-------- Material provided
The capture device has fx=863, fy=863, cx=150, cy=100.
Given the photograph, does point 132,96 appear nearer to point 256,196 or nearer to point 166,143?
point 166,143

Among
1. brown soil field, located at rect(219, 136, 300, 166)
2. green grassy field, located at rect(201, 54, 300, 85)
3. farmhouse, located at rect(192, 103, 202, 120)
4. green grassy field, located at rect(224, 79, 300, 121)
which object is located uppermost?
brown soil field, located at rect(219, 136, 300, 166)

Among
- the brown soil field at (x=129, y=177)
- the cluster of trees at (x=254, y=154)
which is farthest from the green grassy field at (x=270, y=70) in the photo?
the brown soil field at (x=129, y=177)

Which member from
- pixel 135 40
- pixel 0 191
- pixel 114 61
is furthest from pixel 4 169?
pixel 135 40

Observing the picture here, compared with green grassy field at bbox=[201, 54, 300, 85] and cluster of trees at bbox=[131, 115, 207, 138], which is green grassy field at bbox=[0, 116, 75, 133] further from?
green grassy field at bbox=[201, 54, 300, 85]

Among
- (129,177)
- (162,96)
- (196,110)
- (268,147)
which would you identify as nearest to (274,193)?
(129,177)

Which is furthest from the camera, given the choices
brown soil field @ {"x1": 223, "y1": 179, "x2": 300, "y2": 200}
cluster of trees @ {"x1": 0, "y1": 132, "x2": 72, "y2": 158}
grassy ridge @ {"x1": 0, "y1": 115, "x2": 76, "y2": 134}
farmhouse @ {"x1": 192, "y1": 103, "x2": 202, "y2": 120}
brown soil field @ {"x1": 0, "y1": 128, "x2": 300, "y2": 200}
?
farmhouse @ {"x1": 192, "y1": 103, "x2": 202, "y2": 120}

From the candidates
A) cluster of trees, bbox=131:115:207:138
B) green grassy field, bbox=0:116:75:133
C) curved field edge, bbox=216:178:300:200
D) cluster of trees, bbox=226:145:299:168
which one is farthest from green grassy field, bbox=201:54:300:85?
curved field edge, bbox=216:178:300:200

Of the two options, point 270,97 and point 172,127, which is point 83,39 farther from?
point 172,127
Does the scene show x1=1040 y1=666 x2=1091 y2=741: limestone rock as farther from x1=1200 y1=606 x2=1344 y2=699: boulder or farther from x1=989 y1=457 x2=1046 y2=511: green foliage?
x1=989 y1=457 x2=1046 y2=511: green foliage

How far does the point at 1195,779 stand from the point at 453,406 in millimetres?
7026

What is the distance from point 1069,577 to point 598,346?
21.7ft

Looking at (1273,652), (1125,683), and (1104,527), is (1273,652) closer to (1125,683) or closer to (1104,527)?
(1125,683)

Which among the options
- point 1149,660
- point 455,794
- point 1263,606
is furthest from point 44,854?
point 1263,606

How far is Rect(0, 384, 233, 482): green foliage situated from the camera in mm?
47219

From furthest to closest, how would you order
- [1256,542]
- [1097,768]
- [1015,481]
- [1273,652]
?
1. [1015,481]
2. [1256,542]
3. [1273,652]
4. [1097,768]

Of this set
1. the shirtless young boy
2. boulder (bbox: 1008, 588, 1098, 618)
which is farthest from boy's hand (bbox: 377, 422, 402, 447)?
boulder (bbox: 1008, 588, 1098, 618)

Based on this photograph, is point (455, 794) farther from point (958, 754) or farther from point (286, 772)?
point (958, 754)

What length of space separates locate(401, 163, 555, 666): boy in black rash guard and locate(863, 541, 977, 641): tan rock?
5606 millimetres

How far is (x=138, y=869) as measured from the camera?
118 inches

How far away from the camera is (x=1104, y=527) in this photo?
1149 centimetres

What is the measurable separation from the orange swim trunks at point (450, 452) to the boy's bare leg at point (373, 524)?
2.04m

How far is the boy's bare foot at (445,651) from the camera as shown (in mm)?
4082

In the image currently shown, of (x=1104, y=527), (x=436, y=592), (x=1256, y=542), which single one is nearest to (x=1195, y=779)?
----------------
◆ **Short exercise**
Reproduce every item above word for word, keeping each line unchanged.

◆ **Expected output**
The capture device has fx=863, fy=863, cx=150, cy=100.
Given the photograph, does point 132,96 appear nearer to point 256,196 or nearer to point 166,143?
point 166,143

Among
1. brown soil field, located at rect(219, 136, 300, 166)
2. green grassy field, located at rect(201, 54, 300, 85)
3. farmhouse, located at rect(192, 103, 202, 120)
4. green grassy field, located at rect(224, 79, 300, 121)
which object is located uppermost?
brown soil field, located at rect(219, 136, 300, 166)

Among
- the brown soil field at (x=129, y=177)
- the cluster of trees at (x=254, y=154)
which is farthest from the green grassy field at (x=270, y=70) in the photo?
the brown soil field at (x=129, y=177)

Which member from
- pixel 135 40
- pixel 0 191
- pixel 114 61
is furthest from pixel 4 169?
pixel 135 40

Observing the picture here, compared with green grassy field at bbox=[201, 54, 300, 85] and cluster of trees at bbox=[131, 115, 207, 138], which is green grassy field at bbox=[0, 116, 75, 133] further from?
green grassy field at bbox=[201, 54, 300, 85]

Among
- (129,177)
- (162,96)
- (196,110)
- (268,147)
which would you identify as nearest to (274,193)?
(129,177)

Which is furthest from the camera, given the choices
brown soil field @ {"x1": 223, "y1": 179, "x2": 300, "y2": 200}
cluster of trees @ {"x1": 0, "y1": 132, "x2": 72, "y2": 158}
grassy ridge @ {"x1": 0, "y1": 115, "x2": 76, "y2": 134}
farmhouse @ {"x1": 192, "y1": 103, "x2": 202, "y2": 120}
brown soil field @ {"x1": 0, "y1": 128, "x2": 300, "y2": 200}
?
farmhouse @ {"x1": 192, "y1": 103, "x2": 202, "y2": 120}

From the candidates
A) cluster of trees, bbox=131:115:207:138
B) green grassy field, bbox=0:116:75:133
C) curved field edge, bbox=216:178:300:200
D) cluster of trees, bbox=226:145:299:168
which one is farthest from green grassy field, bbox=201:54:300:85?
curved field edge, bbox=216:178:300:200

Of the two options, point 270,97 and point 172,127, which is point 83,39 farther from?
point 172,127
Does the scene show x1=1040 y1=666 x2=1091 y2=741: limestone rock as farther from x1=1200 y1=606 x2=1344 y2=699: boulder or farther from x1=989 y1=457 x2=1046 y2=511: green foliage?
x1=989 y1=457 x2=1046 y2=511: green foliage

How far does the point at 1195,779 stand from the point at 453,406 in millimetres?
7026

What is the distance from point 1069,577 to point 598,346?
21.7ft

Looking at (1273,652), (1125,683), and (1104,527), is (1273,652) closer to (1125,683) or closer to (1104,527)?
(1125,683)

Which among the options
- point 1149,660
- point 455,794
- point 1263,606
is furthest from point 44,854?
point 1263,606

How far is Rect(0, 384, 233, 482): green foliage situated from the camera in mm?
47219

From furthest to closest, how would you order
- [1256,542]
- [1097,768]
- [1015,481]
- [1273,652]
?
1. [1015,481]
2. [1256,542]
3. [1273,652]
4. [1097,768]

Of this set
1. the shirtless young boy
2. boulder (bbox: 1008, 588, 1098, 618)
which is farthest from boy's hand (bbox: 377, 422, 402, 447)?
boulder (bbox: 1008, 588, 1098, 618)

Based on this photograph, is point (455, 794) farther from point (958, 754) or farther from point (286, 772)?
point (958, 754)

What length of space separates locate(401, 163, 555, 666): boy in black rash guard and locate(863, 541, 977, 641): tan rock?
5606 millimetres

How far is (x=138, y=869) as measured from the camera?
118 inches

How far away from the camera is (x=1104, y=527) in this photo?
1149 centimetres

What is the measurable separation from the orange swim trunks at point (450, 452) to the boy's bare leg at point (373, 524)?
2.04m

How far is the boy's bare foot at (445,651) from the camera as shown (in mm)?
4082

In the image currently shown, of (x=1104, y=527), (x=436, y=592), (x=1256, y=542), which single one is nearest to (x=1195, y=779)?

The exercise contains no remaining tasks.